Von Achim Wendt, Büro für Bauforschung, Dokumentation und Konzeption folgten direkt zwei Vorträge, da der geplante Vortrag von Isabel Köhr-Kraft zur Wahrnehmung von Burg Münzenberg im Wandel der Zeit krankheitsbedingt ausfallen musste. Auf Burg Münzenberg musste trotzdem nicht verzichtet werden, da Wendt über Grabungen an der Burgruine und die daraus gewonnenen Erkenntnisse berichten konnte. Diese präzisieren die Ergebnisse der älteren Forschung, die einige offene Fragen nicht klären konnte.

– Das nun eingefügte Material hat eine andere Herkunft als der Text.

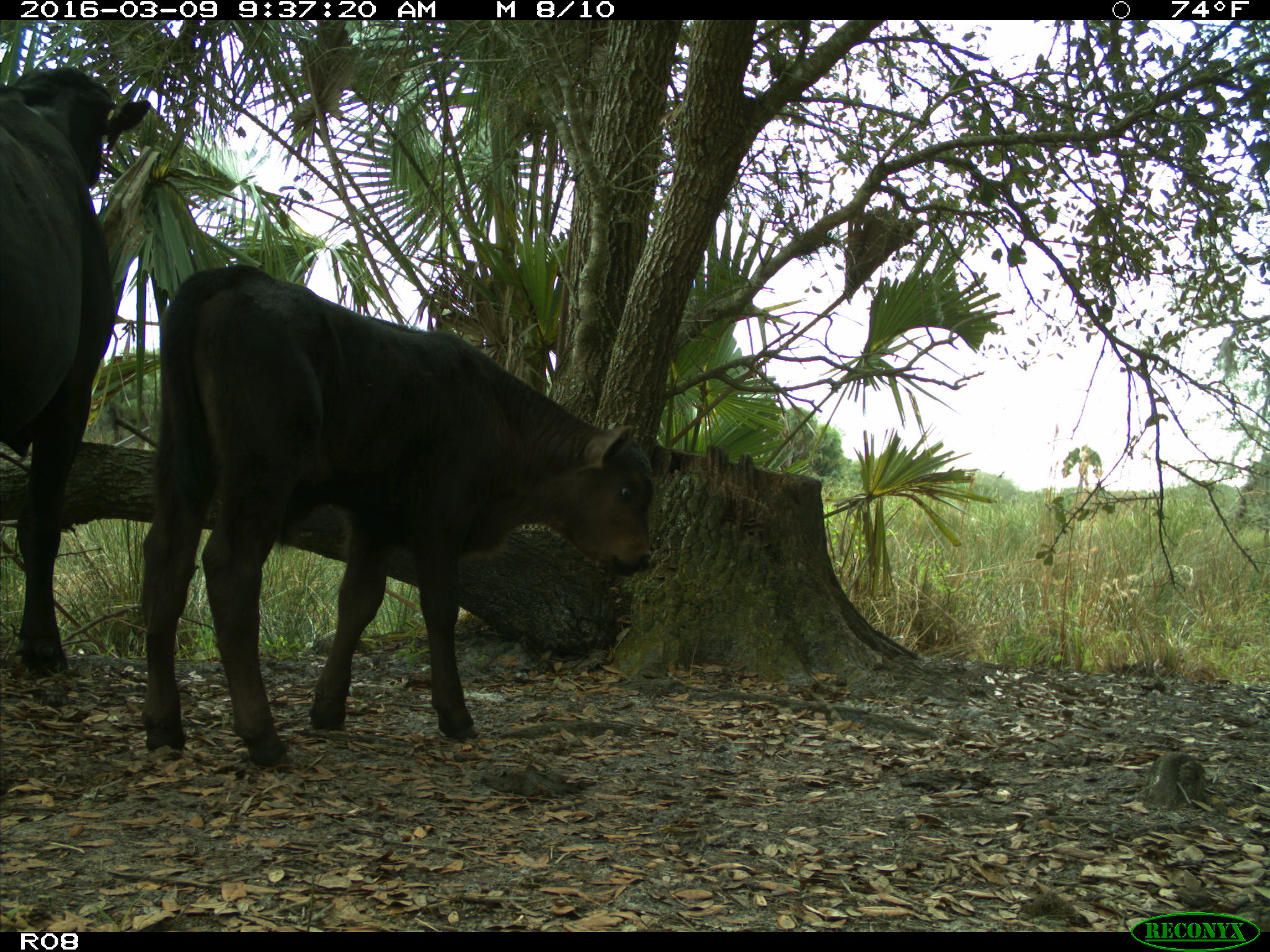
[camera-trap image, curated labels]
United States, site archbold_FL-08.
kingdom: Animalia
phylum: Chordata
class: Mammalia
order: Artiodactyla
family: Bovidae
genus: Bos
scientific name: Bos taurus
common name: domestic cow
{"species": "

Auch bei der Ruine von Burg Wildenberg zeigten sich bei der Erforschung Wiedersprüche zur bisher angenommenen Baugeschichte. Von besonderem Interesse war für Achim Wendt dabei eine Fenstergruppe, die mit der Außenseite nach innen eingebaut war. Er vermutet, dass diese erst retrospektiv aus mittelalterlichen Architekturfragmenten zusammengesetzt worden ist

Ein Plädoyer für die Bauforschung

Das Organisationsteam fand abschließende Worte und schloss die Tagung mit einem Plädoyer für die kontinuierliche Erforschung unseres baulichen Erbes ab. Nur unter Einbeziehung aller verfügbaren Quellen und Offenheit gegenüber neuen Methoden kann ein Bauwerk und dessen Forschungsgeschichte kritisch hinterfragt und neu bewertet werden.

Die Ergebnisse der Tagung sollen um weitere Beiträge bereichert 2024/25 erscheinen.